NOW, THEREFORE, in and for the premises contained in this Amendment and
other good and valuable consideration, the receipt and sufficiency of which are
hereby acknowledged, Landlord and Tenant agree to amend the Lease as follows:
1. All capitalized terms used herein and not otherwise defined herein
shall have the meaning given to such terms in the Lease. Unless
specifically modified by the foregoing provisions, all of the terms and
conditions of the Lease shall remain unchanged and in full force and
effect, it being the intent of the parties to add the Third Expansion
Space to the Premises.
2. Item 2 of the Basic Lease Provisions is amended to reflect the addition
of the Third Expansion Space to the Premises, which Tenant accepts in
its "as-is" condition and to which Tenant acknowledges Landlord is
under no obligation to make any leasehold improvements, and the Agreed
Rentable Area of the Premises beginning on the Effective Date shall
read as follows:
Agreed Rentable Area: 66,040 square feet.

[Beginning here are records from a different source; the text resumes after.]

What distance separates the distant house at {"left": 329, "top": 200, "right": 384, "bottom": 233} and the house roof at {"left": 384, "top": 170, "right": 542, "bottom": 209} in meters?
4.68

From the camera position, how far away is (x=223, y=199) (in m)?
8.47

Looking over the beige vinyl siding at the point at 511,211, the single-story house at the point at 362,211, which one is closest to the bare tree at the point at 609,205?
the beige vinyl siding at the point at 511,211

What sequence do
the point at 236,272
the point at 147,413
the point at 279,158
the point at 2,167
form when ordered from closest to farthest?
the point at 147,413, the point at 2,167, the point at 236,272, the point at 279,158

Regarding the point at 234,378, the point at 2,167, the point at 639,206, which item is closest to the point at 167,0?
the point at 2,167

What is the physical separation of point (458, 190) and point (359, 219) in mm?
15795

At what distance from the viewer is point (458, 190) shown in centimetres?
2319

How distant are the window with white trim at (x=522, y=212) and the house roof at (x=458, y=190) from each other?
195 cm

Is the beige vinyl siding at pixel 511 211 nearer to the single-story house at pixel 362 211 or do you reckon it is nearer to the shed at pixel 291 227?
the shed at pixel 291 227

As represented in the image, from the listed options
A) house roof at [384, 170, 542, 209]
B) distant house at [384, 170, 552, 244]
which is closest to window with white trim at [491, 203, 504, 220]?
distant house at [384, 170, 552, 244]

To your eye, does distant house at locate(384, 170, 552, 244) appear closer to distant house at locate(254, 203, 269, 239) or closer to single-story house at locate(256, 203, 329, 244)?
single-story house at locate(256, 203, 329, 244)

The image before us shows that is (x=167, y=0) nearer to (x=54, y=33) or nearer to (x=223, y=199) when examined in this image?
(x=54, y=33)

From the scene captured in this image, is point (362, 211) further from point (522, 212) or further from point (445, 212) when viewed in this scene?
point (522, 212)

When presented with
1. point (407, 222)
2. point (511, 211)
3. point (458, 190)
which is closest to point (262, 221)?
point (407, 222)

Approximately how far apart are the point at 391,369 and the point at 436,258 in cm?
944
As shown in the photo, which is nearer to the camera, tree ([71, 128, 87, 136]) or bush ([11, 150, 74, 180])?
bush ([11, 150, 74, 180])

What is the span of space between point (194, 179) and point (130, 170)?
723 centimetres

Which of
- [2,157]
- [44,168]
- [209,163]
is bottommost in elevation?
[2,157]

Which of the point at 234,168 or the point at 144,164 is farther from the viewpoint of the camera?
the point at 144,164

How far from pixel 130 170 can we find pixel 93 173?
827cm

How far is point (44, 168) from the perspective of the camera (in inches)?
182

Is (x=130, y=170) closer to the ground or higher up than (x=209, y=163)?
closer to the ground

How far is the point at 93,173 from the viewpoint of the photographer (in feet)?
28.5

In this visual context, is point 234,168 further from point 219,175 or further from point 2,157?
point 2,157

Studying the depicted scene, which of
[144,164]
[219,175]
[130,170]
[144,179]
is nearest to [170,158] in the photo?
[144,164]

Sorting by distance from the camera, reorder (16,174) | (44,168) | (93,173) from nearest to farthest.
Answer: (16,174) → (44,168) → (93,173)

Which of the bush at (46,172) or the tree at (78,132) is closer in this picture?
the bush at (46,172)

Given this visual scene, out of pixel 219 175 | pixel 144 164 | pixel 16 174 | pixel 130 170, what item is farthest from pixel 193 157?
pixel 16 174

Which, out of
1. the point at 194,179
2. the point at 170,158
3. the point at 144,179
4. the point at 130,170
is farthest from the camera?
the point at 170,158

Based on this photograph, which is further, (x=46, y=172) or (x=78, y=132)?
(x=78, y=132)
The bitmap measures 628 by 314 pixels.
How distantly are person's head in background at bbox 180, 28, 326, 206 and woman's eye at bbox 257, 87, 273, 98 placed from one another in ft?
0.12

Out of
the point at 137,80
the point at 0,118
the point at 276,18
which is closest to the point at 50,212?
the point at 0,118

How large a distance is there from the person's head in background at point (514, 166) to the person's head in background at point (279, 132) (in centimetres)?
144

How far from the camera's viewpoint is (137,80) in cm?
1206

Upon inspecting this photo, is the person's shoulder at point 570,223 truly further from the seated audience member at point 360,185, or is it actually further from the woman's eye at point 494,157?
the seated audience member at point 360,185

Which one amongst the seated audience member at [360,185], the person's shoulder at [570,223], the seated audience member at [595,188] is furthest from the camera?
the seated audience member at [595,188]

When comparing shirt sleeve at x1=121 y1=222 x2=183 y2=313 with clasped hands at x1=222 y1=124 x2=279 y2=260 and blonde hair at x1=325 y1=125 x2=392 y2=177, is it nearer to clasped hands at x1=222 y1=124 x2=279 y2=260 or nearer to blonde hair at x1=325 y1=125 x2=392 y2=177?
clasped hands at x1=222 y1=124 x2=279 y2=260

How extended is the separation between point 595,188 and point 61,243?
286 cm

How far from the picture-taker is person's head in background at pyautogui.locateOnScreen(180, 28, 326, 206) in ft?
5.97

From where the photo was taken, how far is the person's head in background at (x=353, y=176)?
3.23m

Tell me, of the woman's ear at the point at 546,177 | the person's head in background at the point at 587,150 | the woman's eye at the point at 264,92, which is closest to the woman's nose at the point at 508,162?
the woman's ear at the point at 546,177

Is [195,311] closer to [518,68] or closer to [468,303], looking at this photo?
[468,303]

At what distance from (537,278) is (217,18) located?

3. Basic Rent for the Third Expansion Space shall be as follows:
Rate Per Square Basic Basic
Rental Foot of Agreed Annual Monthly
Period Rentable Area Rent Rent
------ ------------- ---- ----
RCD - ED $ 17.00 $104,640.00 $ 8,720.00
RCD = Third Expansion Space Rental Commencement Date
ED = Third Expansion Space Expiration Date
4. Item 4 of the Basic Lease Provisions is amended to reflect the addition of
the Third Expansion Space and shall read as follows:
Tenant's Pro Rata Share Percentage from and after the Third Expansion
Space Rental Commencement Date: 8.42% (the Agreed Rentable Area of the
Premises divided by the Agreed Rentable Area of the Building, expressed
in a percentage).
5. Item 5 of the Basic Lease Provisions is amendedonly with respect to the
Third Expansion Space, to read as follows:
Tenant's Operating Expense Stop for the Third Expansion Space only:
Equal to actual Operating Expenses for the calendar year 2000, grossed
up in accordance with Subsection 2.202 of the Supplemental Lease
Provisions (see Article 2, Supplemental Lease Provisions).
6. Item 6 of the Basic Lease Provisions is amended to add the following:
Third Expansion Space Term: 12 consecutive calendar months commencing
on the Third Expansion Space Rental Commencement Date and ending on the
Third Expansion Space Expiration Date.
7. Item 7 of the Basic Lease Provisions is amended to add the following:
Third Expansion Space Commencement Date: The Effective Date
Third Expansion Space Rental Commencement Date: The earlier of: (i) the
date Tenant occupies any part of the Third Expansion Space for purposes
of conducting business and (ii) Substantial Completion of the Work to
be performed in the Third Expansion Space.
8. Item 8 of the Basic Lease Provisions is amended to add the following:
Third Expansion Space Expiration Date: the date that is the last day of
the 12/th/ month following the Third Expansion Space Rental
Commencement Date.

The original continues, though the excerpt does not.